Instruction -
Write out the data word for word, starting at its very first line and stopping after the line that contains "26L176 19L163 16L147".

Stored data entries
-.-.-
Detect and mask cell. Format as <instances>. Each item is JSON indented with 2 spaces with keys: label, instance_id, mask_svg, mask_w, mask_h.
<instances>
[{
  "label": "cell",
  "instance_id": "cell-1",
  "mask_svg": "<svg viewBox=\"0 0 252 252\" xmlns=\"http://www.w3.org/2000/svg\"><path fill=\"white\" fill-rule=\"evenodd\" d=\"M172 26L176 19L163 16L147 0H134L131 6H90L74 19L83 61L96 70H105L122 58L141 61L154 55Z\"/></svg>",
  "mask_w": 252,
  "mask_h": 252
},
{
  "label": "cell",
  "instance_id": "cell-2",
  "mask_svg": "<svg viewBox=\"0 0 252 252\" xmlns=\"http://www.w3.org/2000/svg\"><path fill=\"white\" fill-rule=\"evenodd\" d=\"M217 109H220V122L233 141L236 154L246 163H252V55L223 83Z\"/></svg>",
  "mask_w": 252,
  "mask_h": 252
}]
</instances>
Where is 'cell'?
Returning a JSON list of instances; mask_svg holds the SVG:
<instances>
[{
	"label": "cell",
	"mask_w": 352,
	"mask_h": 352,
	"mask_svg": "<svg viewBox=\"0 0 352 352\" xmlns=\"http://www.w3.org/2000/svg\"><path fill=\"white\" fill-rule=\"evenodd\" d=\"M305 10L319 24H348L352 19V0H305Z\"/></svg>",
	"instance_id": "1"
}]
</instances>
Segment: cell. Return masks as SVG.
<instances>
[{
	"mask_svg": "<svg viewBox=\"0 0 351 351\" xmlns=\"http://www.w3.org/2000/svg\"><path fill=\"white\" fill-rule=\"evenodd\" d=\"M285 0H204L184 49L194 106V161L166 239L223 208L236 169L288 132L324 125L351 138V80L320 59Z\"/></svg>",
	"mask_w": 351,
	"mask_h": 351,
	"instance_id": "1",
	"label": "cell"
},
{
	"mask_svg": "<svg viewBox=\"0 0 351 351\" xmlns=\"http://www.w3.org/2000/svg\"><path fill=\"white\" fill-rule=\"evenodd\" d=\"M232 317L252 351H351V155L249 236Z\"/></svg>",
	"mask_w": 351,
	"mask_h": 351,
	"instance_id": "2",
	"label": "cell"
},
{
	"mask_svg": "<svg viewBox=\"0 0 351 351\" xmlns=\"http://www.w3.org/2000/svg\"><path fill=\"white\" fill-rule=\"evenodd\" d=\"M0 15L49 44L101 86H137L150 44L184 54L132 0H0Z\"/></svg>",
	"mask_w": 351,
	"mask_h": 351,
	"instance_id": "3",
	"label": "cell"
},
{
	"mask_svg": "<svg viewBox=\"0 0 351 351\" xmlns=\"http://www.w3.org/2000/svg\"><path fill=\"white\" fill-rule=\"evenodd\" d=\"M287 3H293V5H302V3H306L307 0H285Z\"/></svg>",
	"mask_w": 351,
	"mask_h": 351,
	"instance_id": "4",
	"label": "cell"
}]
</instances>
-.-.-
Final answer -
Detect and mask cell. Format as <instances>. Each item is JSON indented with 2 spaces with keys: label, instance_id, mask_svg, mask_w, mask_h.
<instances>
[{
  "label": "cell",
  "instance_id": "cell-1",
  "mask_svg": "<svg viewBox=\"0 0 252 252\" xmlns=\"http://www.w3.org/2000/svg\"><path fill=\"white\" fill-rule=\"evenodd\" d=\"M172 26L176 19L163 16L147 0H134L131 6H90L74 19L83 61L96 70H105L122 58L141 61L154 55Z\"/></svg>",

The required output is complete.